Sunday, September 28, 2008

Using Senate and House Races as predictors

Coattails. Political scientists make a big deal about the ability of presidential candidates to drag Senate and House candidates into the legislature behind them. Frankly, presidential coattails have been getting rather short over the past thirty years. Reagan's electoral victory in 1980 brought him a Republican majority in the Senate and dragged a number of conservatives into the House, but after that, presidential candidates have generally underperformed on the coattail metric. Clinton actually had negative coattails in 1992: a net loss of 9 House seats and no gains in the United States Senate. In 1996, Democrats gained 8 House seats but lost 2 in the Senate. And of course, Republicans lost two and four House and Senate seats, respectively, in 2000 despite a Bush victory.

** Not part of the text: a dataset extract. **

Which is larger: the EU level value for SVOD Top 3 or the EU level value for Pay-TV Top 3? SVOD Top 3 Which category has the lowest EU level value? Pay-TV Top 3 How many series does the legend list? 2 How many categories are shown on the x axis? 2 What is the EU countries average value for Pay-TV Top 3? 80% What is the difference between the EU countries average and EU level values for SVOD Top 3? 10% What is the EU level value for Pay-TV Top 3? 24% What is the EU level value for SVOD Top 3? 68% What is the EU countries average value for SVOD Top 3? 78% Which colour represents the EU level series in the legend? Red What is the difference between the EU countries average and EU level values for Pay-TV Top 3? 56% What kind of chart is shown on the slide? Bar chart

These "split" results are all the more interesting given the propensity of voters to increasingly vote unified tickets since the 1980s. That is, voters are more likely today to cast straight party tickets than they were nearly thirty years ago. Coattails have diminished for other reasons, most notably due to the decline of competitive House seats (likely do to residential self-selection and increasingly sophisticated gerrymandering by the parties).

Given this tidbit, it is interesting to see what's happening in the Senate and House races across the country right now.

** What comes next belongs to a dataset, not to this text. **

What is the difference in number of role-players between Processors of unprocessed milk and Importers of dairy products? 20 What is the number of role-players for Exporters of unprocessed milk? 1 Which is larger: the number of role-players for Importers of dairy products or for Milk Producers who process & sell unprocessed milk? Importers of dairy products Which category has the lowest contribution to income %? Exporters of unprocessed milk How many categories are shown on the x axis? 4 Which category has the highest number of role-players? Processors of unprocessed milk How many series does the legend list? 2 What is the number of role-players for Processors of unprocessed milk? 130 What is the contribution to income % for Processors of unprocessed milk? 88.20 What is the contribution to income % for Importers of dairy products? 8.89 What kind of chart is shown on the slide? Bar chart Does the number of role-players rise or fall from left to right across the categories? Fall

At the moment, according to some estimates, Democrats may pick up as many as seven or eight seats in the Senate. And Democrats might pick up 5 to 10 seats in the House.

What might this tell us about the presidential election?

Here's a look at the Senate seats Democrats are poised to pick up (according to the website electoral-vote.com):

Colorado
New Mexico
Virginia
North Carolina
Virginia
New Hampshire
Oregon
Alaska

In 2004, all but Oregon and New Hampshire cast electoral college votes for Bush. Now, Sarah Palin certainly secures Alaska for McCain. But if voters in the other states vote for their Democratic Senate candidates and Obama together, then the election isn't even close. Picking up these states and holding those states that Kerry won in 2004 yields an electoral college vote of 294 for Obama. If only NM and VA flip, Obama is the new president.

I simply do not agree with media assessments that this race will come down to the same battleground states of Ohio, Michigan, Florida, and Pennsylvania. The electoral map has been expanded, and in part, Obama can thank the efforts of both Howard Dean and the Democratic Senatorial Committee. Dean built the Democratic party infrastructure in so-called red states, while Chuck Schumer aggressively courted quality challengers to run for the Senate.

Competitive campaign environments saturate the information environment for voters, making it easier to overcome the costs of voting. This should increase turnout and increasing turnout likely benefits Democrats, given that their natural constituencies are less likely to vote than Republican constituents. Mark Warner will win in November, and if Obama wins Virginia, he very likely will have Mark Warner's campaign to thank. Coattails indeed.